Other agents have been explored as adjunctive to conditioning chemotherapy. Rituximab with BEAM has been reported in a single-center retrospective study with 78% disease-free survival at 3 years, 94% 3-year OS, and no impact on outcome by CD20 status suggesting perhaps multiple mechanisms of action (68). Tandem autoHCT comprising of conditioning with two different myeloablative regimens, such as high-dose melphalan for first autoHCT followed by BEAM or TBI conditioning for second autoHCT, has been explored in high-risk patients in risk-adapted, non-randomized trials to improve long-term autoHCT outcomes (69–71). Interpretation of outcomes is limited at present with maintenance treatment after autoHCT now commonplace for these high-risk patients. Tandem autologous transplant has fallen out of favor and is not recommended by the American Society for Blood and Marrow Transplantation (72).
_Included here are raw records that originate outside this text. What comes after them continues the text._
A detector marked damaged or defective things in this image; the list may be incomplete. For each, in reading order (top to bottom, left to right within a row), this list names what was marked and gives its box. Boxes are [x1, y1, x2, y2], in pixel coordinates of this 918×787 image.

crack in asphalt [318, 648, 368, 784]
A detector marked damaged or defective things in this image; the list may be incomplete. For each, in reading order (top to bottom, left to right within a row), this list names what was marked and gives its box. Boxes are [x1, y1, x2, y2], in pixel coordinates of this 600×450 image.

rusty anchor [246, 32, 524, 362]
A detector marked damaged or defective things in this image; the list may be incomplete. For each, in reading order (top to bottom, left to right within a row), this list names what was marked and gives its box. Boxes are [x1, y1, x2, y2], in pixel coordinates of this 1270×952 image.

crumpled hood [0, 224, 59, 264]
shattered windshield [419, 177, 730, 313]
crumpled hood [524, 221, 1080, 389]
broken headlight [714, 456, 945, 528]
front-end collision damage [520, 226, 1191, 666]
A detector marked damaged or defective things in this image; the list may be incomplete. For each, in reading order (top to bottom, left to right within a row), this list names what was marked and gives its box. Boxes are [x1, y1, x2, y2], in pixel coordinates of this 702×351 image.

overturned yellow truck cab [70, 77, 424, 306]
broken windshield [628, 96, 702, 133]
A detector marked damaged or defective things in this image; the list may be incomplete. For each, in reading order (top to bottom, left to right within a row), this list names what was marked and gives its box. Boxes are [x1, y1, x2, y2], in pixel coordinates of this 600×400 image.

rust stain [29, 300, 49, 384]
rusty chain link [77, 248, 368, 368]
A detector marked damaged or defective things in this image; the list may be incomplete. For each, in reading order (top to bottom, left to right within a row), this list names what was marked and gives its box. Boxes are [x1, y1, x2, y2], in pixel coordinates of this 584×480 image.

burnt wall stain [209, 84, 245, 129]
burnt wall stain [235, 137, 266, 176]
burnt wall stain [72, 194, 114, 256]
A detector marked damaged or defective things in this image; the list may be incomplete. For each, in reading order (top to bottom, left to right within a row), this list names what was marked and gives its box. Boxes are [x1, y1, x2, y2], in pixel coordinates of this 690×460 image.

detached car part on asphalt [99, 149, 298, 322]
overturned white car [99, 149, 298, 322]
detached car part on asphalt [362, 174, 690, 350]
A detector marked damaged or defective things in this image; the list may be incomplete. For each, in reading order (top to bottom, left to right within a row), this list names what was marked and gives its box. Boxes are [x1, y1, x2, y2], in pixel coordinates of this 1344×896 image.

While TBI conditioning was used in 545 patients included in the previously mentioned CIBMTR analysis (59), radiation plays a limited role in conditioning regimens employed in autoHCT for cHL patients with concerns for cardiac and pulmonary toxicity and risks of secondary malignancies. TBI as a part of conditioning has been shown to have increased risk of overall 2-year mortality (HR 1.51, 95% CI 1.09-2.08, p=0.013) and 2-year NRM (HR 1.51, 95% CI 1.01-2.25, p=0.43) based on an additional analysis of CIBMTR data (73). TBI should only be considered in select circumstances in which patients remain in PR involving extranodal and/or bone marrow sites despite all available salvage options (53).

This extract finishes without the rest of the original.